Recorded data
Begin

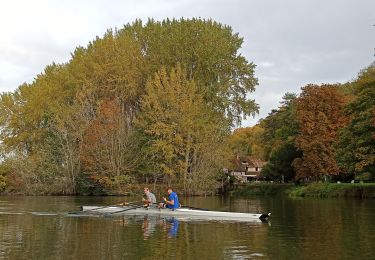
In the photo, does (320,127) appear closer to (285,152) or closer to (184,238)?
(285,152)

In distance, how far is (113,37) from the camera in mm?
69125

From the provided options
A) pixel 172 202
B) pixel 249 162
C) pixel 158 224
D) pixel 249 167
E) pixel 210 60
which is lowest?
pixel 158 224

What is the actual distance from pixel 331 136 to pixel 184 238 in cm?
4444

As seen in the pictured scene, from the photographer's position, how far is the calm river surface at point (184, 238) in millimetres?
16641

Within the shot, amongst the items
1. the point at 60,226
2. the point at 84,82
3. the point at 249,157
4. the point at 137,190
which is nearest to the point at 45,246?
the point at 60,226

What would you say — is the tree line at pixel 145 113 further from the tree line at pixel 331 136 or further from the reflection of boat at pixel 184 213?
the reflection of boat at pixel 184 213

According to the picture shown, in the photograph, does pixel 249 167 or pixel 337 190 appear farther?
pixel 249 167

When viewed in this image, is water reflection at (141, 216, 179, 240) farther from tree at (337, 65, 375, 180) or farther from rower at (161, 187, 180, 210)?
tree at (337, 65, 375, 180)

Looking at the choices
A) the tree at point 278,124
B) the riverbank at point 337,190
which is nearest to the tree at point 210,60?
the riverbank at point 337,190

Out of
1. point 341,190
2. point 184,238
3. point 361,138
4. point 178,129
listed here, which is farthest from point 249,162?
point 184,238

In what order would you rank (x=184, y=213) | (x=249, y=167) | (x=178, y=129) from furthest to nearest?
(x=249, y=167) < (x=178, y=129) < (x=184, y=213)

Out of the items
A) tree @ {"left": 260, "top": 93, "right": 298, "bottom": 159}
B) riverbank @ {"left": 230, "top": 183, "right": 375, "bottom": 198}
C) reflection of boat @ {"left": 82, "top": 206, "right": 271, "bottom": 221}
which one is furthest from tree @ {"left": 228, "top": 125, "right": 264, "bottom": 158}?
reflection of boat @ {"left": 82, "top": 206, "right": 271, "bottom": 221}

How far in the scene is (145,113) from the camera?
6194 centimetres

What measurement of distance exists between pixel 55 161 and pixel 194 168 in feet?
59.9
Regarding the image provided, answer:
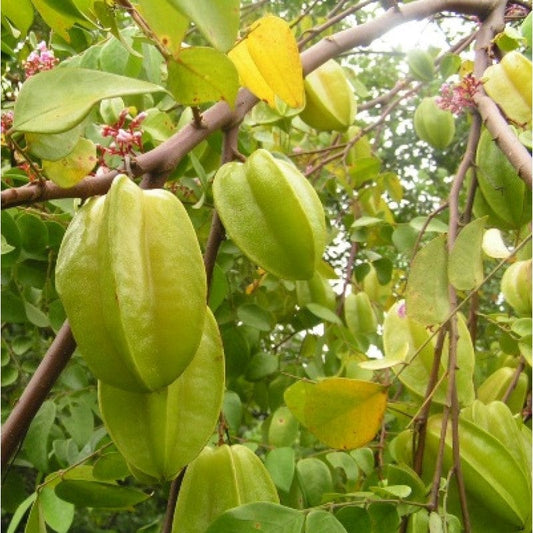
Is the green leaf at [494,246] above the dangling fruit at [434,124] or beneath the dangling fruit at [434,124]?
above

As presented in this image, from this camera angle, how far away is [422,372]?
870 mm

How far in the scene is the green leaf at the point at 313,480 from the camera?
0.99 m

End

_Written request_
Can you write out the items again, starting at the line that contains "What measurement of" and ending at the last item, with the requests included, every distance figure in the answers raised by 10, and the pictures left out?

_Exercise answer_
What measurement of distance exists between pixel 55 161 and pixel 194 168 in feet?
69.9
Regarding the image provided, answer:
Is the green leaf at [494,246] above the dangling fruit at [434,124] or beneath the dangling fruit at [434,124]?
above

As presented in this image, from this camera angle, how far away is [422,372]?
880 mm

How far in the scene is the green leaf at the point at 313,480 from the camera?
10.99 m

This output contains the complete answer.